Tawiah: Since then it’s been a sort of a process for me. I started thinking about my album. I got rid of my whole band and did one woman shows, which was really interesting because I’ve always had a full on band. But yeah, just stripped a lot of things back down to basics and kind of growing in the limitations, if that makes sense. And oh, I’m deep in the process of doing my album.
ADA: So why the choice to strip back down to basics?
Tawiah: Monies. [laughs] I’ve got to pay the musicians and stuff. I love having a big band and having all of it. But it was like, if I want to make a bit of money for myself I’m going to have to kind of scale down. So I scaled all the way down to just me. But it was fun. I mean the first solo show I had was in Brighton because I was like, I’m not going to be in London yet. I’m just going to be a little out of London because I know too many people in London. And then second show I did was in London and it was wicked. It was a good response. I mean, I can’t wait to have a band back again, but its been good doing the solo shows.
ADA:Is the next album a solo piece or are you back with the band?

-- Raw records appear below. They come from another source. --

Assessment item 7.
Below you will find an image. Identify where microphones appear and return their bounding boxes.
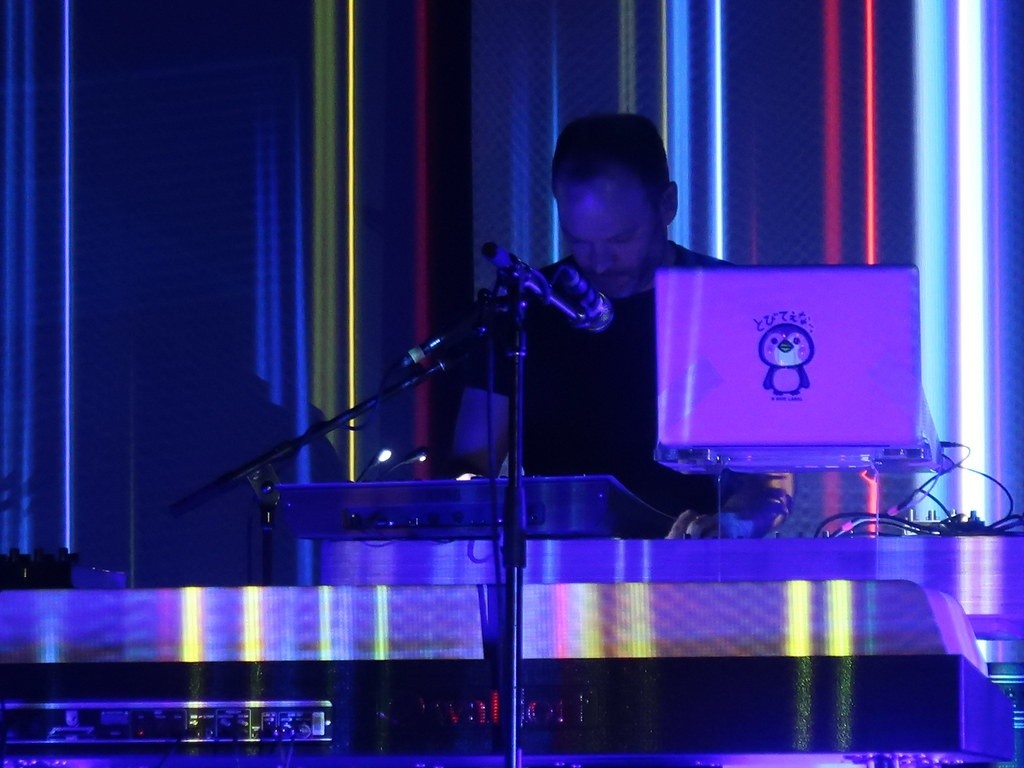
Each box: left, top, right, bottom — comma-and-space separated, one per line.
558, 267, 613, 332
398, 300, 502, 369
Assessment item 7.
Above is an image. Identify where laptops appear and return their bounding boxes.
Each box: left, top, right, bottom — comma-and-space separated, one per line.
652, 262, 931, 451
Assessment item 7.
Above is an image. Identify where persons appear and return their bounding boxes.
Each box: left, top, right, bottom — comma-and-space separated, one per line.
450, 112, 794, 539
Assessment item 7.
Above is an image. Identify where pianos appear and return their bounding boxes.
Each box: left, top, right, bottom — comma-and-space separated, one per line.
289, 534, 1024, 639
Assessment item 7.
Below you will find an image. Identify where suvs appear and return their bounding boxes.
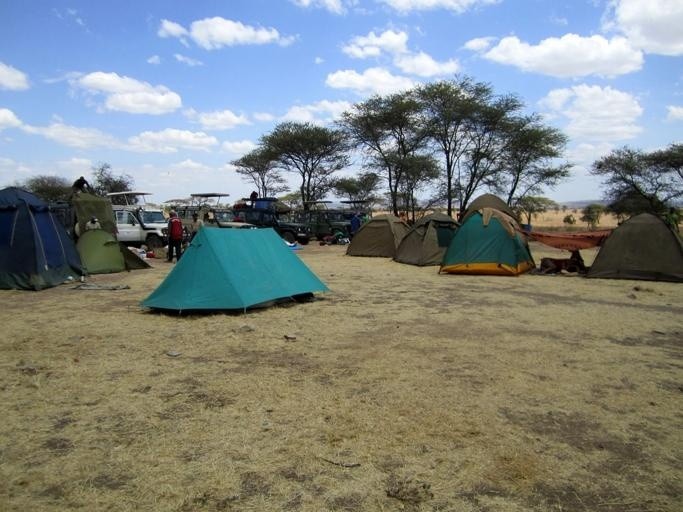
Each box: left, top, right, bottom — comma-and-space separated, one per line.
75, 191, 368, 251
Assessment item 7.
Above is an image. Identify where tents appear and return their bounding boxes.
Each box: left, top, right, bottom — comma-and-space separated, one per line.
456, 192, 520, 223
435, 206, 535, 277
344, 214, 407, 256
584, 211, 682, 283
133, 222, 335, 313
386, 211, 457, 268
0, 187, 85, 291
71, 226, 153, 273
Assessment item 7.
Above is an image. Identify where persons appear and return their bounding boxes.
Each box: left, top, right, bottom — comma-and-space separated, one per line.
190, 214, 203, 240
320, 213, 364, 245
84, 216, 101, 230
207, 208, 214, 223
399, 211, 408, 221
534, 256, 586, 275
163, 209, 183, 264
70, 176, 91, 193
232, 212, 243, 222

Tawiah: Nah, the full band. I’ve had the boys in the studio for a straight week. It was beautiful, man- vibraphone, bass, guitar, drums, piano, a grand piano in the studio and the madness of synths. And then I had these three awesome backing singers from London, they sound like one voice – it’s insane. So, yeah, feeling pretty blessed to be able to do it. I’m by myself with no one directing it but me. It’s kind of daunting but exciting.
ADA: Are you enjoying directing by yourself?
Tawiah: I guess so, yeah. I had an experience where I had an A&R, and we just bumped heads all of the time. For me, it didn’t really work. He’d be like, “Well, why don’t you do something like so and so?” But I’m not them. I’m me. I tell you no lie, it’d be like, “You’re great, but you just need to dumb it down a bit.” And as soon as I heard that, I kind of disconnected from the whole process. I don’t do obscure, alien, jazz-shit -which would be awesome, to be fair. I’d definitely bump it. But I just write honest music, and that’s the music I gravitate towards. When people are honest, I get that. And it comes through the music. I felt like I was being pushed – in this situation – to not be sincere. It didn’t sit well with me. People would be like “Play the game, man. Just do the thing”. But I don’t feel right, and I have to feel right to share any message. Yeah.
ADA: How has this stay in Ghana been so far?
Tawiah: I’m pretty sad about it. To be fair, if I didn’t have to go back and work on my album, I’d probably stay. I came out for my great-grandmother’s birthday. She turned one hundred which was awesome. I just can’t stop staring at her. It blows my mind. Eighty years ago you were twenty, you were grown, and now you’re one hundred. I had a little chat with her the other day, and I recorded it on my phone. So I’m going to have her on my album -she’s going to be featured on my album. I got her to sing our favorite song. So I’m pretty excited about that.
ADA: How did you find you first live-Talk Party experience?
Tawiah: It was cool. It was pretty daunting at first. I’ve always been better at singing songs then talking. But I enjoyed it – I really did. It was nice to just sit and have a conversation with some folks that are halfway interested. Always good.
ADA: So what’s up next?
Tawiah: Back to the studio. I figured it’s gonna be cold and gray, and it’s gonna be London. I’m gonna be extremely depressed the day I get back from Ghana, cause I’m not going to wake up to birds and all that. So I figured the only thing to do is go straight into the studio. I’m managed in New York. So the plan is to finish the album, and then head to New York for a bit.
ADA: Expected release time for the album?
Tawiah: Fingers crossed, if everything goes according to the plan in my head, by autumn.